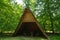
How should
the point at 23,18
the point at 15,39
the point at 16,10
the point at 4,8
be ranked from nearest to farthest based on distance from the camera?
the point at 15,39 < the point at 23,18 < the point at 4,8 < the point at 16,10

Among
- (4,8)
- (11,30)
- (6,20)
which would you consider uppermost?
(4,8)

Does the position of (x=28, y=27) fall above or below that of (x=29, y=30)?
above

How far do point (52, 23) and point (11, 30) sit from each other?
15.6 feet

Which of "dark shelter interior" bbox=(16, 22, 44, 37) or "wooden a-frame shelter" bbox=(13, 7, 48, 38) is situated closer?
"wooden a-frame shelter" bbox=(13, 7, 48, 38)

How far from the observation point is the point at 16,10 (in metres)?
22.3

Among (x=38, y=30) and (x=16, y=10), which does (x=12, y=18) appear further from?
(x=38, y=30)

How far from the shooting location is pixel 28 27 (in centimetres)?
2123

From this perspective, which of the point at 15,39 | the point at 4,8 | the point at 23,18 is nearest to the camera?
the point at 15,39

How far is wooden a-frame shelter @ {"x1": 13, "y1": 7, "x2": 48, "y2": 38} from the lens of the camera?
19219 mm

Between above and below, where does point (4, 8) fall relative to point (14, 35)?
above

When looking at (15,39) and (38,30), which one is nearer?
(15,39)

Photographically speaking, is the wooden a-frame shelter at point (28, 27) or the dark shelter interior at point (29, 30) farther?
the dark shelter interior at point (29, 30)

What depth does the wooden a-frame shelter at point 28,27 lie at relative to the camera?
19.2 metres

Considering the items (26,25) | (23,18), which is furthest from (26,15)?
(26,25)
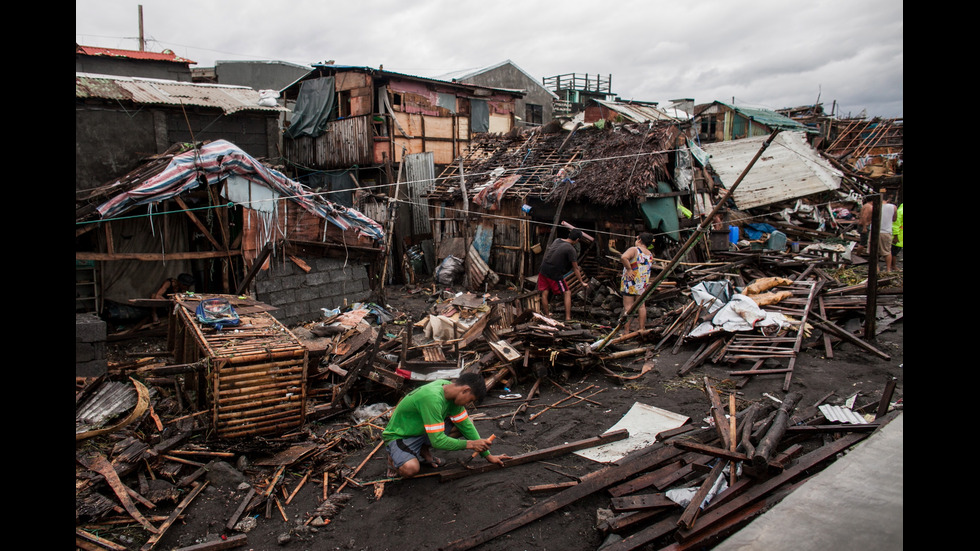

☆ ☆ ☆ ☆ ☆ ☆ ☆

> GIVEN PROBLEM:
In the entries from the line holding "Considering the items" through the end of the entries, inclusive, change "furthest" to "farthest" and give those lines again with nothing else altered. Leave out the pictures.

> OUTPUT FOR THIS EXERCISE:
Considering the items (26,25) | (23,18), which is farthest from (26,15)?
(26,25)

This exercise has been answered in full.